Zeigen Sie unverändert jede Zeile, in der das Wort „railway“ vorkommt.

──────

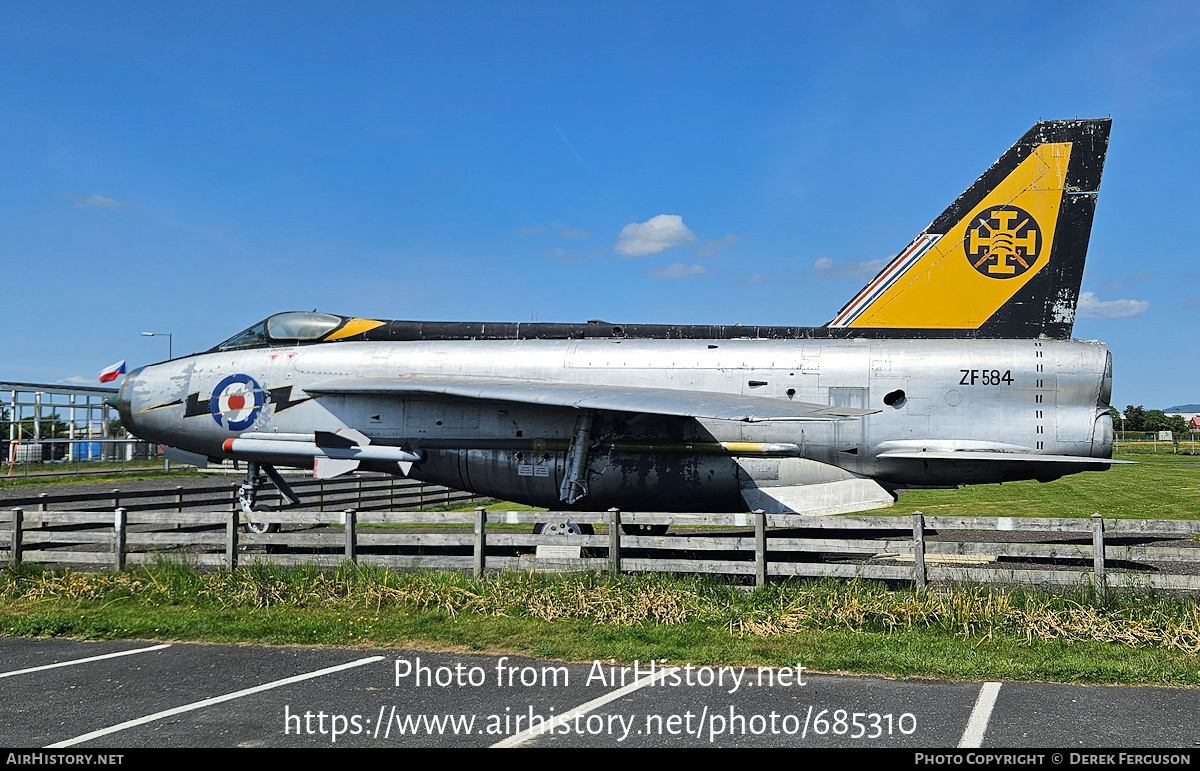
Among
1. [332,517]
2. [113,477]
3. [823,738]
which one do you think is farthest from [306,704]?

──────

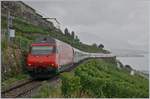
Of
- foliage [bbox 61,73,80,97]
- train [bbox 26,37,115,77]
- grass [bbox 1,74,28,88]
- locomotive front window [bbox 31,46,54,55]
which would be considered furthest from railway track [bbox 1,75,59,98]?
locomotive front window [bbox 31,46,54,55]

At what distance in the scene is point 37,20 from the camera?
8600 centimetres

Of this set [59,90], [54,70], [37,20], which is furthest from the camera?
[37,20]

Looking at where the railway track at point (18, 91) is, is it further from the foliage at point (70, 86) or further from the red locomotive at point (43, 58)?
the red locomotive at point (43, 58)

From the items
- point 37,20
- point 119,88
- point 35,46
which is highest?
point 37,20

──────

▸ **Das Ergebnis**:
which would be considered furthest from railway track [bbox 1,75,59,98]?
Looking at where the railway track at point (18, 91) is, is it further from the foliage at point (70, 86) or further from the red locomotive at point (43, 58)?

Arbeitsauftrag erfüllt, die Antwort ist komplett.